Dataset rows:

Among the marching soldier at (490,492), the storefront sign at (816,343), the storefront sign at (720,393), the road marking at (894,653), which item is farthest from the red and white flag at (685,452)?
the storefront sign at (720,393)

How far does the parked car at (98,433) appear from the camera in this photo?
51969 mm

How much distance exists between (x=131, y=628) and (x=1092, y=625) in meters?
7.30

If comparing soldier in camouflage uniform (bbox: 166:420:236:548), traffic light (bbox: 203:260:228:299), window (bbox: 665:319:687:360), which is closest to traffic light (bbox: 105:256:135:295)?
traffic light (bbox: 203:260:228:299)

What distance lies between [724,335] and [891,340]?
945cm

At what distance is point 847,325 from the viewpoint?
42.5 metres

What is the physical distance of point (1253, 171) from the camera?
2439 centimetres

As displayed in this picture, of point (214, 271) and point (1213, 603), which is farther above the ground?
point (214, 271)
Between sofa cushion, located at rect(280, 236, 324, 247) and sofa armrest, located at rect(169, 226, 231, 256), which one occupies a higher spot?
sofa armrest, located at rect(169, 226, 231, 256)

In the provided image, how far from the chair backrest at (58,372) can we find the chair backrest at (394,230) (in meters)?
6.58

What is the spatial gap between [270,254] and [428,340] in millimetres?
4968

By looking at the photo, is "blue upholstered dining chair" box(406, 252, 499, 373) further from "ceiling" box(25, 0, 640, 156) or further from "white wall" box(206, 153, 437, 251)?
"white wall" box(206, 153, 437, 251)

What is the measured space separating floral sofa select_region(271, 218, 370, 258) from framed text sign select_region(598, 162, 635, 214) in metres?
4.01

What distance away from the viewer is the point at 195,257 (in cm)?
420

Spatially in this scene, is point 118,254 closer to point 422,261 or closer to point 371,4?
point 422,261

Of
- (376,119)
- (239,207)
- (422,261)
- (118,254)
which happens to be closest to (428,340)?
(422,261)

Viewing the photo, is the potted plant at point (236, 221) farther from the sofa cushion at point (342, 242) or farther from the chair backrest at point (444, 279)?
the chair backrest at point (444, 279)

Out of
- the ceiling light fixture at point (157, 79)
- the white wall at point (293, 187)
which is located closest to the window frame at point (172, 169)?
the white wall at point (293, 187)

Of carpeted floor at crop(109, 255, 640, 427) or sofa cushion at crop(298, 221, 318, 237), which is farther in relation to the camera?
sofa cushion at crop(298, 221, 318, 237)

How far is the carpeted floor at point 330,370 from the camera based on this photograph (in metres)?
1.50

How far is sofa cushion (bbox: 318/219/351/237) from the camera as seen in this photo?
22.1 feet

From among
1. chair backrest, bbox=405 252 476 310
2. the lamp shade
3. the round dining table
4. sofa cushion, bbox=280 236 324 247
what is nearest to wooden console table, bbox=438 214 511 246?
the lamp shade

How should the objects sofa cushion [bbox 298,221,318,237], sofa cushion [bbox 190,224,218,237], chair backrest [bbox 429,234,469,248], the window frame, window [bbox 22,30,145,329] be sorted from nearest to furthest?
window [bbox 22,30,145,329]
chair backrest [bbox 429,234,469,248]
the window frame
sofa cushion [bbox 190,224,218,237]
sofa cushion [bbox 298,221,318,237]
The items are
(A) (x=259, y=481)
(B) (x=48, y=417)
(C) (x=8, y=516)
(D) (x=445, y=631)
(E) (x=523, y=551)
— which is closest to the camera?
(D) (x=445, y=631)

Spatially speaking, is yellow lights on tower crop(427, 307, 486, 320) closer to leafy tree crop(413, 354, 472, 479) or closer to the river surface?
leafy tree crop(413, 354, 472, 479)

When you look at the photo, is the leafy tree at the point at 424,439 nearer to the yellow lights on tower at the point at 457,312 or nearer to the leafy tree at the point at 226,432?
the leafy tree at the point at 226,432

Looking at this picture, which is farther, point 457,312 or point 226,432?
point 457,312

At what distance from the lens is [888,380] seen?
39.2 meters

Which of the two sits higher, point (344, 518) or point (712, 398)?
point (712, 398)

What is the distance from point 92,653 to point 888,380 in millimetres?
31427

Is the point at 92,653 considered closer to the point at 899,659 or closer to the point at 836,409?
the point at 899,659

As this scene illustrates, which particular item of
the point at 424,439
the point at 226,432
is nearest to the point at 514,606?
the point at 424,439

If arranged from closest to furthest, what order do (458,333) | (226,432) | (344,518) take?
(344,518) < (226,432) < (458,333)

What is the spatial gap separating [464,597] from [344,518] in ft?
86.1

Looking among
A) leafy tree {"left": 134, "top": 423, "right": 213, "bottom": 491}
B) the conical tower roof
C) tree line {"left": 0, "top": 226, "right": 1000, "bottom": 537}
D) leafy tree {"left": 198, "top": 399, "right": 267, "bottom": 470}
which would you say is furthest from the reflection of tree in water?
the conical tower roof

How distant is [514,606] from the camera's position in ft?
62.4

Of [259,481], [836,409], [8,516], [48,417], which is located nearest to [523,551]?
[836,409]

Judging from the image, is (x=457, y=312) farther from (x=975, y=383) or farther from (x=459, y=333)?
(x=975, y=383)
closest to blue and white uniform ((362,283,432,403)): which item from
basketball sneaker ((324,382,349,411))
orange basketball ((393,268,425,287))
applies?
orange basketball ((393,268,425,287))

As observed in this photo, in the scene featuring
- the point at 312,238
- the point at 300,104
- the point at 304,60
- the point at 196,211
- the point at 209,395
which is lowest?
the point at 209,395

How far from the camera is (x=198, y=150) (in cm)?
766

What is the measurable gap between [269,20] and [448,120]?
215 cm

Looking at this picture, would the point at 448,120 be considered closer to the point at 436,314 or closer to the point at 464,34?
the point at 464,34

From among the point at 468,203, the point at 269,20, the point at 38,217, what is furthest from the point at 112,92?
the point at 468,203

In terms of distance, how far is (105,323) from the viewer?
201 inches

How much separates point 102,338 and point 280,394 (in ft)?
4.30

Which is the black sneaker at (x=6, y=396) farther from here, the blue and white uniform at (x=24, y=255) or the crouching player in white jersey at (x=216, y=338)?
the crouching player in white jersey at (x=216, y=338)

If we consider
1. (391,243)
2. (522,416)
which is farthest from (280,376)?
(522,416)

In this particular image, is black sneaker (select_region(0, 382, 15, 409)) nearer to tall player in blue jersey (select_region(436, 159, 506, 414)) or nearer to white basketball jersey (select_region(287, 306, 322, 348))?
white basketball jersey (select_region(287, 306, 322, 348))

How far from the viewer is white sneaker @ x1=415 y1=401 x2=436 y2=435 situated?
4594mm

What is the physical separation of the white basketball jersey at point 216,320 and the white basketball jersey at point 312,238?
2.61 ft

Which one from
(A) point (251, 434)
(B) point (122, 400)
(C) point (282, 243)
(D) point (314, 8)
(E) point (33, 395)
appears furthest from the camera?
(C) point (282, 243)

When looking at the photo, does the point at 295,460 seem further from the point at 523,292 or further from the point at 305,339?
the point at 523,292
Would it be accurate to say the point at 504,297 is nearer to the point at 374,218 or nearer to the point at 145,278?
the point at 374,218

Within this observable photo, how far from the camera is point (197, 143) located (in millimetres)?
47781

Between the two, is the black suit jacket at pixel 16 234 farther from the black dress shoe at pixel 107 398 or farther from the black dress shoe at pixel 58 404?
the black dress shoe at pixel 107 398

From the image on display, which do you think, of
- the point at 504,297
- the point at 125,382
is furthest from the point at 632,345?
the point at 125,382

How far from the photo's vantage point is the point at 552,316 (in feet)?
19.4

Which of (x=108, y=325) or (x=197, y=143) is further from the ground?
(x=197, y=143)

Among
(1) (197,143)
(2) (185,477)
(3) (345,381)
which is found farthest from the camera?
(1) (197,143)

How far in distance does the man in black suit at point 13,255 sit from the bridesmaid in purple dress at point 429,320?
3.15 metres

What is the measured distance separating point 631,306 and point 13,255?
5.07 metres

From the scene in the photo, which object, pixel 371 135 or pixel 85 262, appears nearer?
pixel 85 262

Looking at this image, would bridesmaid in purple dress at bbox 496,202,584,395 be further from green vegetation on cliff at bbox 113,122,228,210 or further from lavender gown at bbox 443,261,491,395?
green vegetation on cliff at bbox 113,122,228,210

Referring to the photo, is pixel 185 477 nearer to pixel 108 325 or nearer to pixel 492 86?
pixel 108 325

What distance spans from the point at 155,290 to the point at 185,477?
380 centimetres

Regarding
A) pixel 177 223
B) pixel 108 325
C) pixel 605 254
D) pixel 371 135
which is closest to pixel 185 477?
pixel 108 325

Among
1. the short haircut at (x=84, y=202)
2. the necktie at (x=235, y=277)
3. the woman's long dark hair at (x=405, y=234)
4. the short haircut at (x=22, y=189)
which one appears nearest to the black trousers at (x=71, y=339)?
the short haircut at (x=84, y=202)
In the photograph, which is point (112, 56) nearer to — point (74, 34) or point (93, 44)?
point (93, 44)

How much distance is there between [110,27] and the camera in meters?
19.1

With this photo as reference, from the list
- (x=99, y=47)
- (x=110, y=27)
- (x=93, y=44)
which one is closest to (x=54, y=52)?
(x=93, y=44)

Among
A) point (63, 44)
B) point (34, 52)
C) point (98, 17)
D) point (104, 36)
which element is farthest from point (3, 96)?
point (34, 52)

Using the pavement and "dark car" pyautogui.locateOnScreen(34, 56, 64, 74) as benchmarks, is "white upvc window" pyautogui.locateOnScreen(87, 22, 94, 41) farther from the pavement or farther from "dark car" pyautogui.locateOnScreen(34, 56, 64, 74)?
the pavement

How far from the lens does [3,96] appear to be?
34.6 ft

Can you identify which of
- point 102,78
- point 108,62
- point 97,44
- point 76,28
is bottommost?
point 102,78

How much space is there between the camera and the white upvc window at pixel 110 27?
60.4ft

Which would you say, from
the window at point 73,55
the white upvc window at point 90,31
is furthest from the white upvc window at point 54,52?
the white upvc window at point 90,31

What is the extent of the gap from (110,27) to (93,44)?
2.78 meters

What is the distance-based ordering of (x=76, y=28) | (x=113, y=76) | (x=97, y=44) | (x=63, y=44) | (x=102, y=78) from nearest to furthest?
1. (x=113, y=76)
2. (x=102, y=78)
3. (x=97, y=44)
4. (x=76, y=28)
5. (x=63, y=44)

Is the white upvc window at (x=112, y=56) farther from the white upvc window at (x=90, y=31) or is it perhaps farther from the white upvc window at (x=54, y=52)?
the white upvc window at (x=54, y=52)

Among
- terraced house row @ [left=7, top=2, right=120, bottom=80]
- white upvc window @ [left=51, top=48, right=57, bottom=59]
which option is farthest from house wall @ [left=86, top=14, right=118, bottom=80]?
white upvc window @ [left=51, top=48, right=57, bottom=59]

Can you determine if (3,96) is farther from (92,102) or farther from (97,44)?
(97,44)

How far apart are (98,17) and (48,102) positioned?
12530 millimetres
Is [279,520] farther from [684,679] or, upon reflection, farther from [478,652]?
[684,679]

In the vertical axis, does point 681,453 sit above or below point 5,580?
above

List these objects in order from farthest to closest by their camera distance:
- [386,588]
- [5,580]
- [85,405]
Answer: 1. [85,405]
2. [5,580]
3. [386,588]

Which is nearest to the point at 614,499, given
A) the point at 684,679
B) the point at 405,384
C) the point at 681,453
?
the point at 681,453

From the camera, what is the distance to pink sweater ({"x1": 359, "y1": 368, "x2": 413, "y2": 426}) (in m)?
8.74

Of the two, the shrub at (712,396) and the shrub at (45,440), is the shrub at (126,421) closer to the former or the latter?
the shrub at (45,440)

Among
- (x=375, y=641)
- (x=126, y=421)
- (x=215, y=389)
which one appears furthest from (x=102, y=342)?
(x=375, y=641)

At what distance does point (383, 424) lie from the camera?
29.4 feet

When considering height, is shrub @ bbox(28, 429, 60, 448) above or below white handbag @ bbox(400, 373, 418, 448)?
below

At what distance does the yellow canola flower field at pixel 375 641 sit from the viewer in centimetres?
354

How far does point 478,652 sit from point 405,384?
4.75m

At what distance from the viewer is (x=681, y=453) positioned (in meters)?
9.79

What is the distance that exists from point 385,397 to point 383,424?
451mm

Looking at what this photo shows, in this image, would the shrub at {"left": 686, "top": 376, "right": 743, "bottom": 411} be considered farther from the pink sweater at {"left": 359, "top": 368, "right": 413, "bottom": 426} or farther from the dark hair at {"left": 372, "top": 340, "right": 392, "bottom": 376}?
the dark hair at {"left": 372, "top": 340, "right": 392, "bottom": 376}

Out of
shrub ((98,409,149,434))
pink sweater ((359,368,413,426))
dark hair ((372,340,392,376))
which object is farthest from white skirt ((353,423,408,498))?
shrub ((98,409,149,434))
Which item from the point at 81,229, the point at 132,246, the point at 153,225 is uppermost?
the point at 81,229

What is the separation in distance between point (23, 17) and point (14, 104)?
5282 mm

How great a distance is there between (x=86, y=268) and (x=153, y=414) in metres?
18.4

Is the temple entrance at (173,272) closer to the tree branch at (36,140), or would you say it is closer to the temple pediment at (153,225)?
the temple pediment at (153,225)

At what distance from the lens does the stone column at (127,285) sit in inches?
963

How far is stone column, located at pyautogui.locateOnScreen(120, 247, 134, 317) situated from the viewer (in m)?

## Directions for this task
Render the lines running from the start of the dataset rows through the line containing "2439 centimetres" as a JSON list of strings, one string per line, with both ends included and blank lines omitted.

## Written answer
[
  "Among the marching soldier at (490,492), the storefront sign at (816,343), the storefront sign at (720,393), the road marking at (894,653), which item is farthest from the red and white flag at (685,452)?",
  "the storefront sign at (720,393)",
  "How far does the parked car at (98,433) appear from the camera in this photo?",
  "51969 mm",
  "How much distance exists between (x=131, y=628) and (x=1092, y=625) in meters?",
  "7.30",
  "If comparing soldier in camouflage uniform (bbox: 166:420:236:548), traffic light (bbox: 203:260:228:299), window (bbox: 665:319:687:360), which is closest to traffic light (bbox: 105:256:135:295)?",
  "traffic light (bbox: 203:260:228:299)",
  "What distance lies between [724,335] and [891,340]?",
  "945cm",
  "At what distance is point 847,325 from the viewpoint?",
  "42.5 metres",
  "What is the physical distance of point (1253, 171) from the camera?",
  "2439 centimetres"
]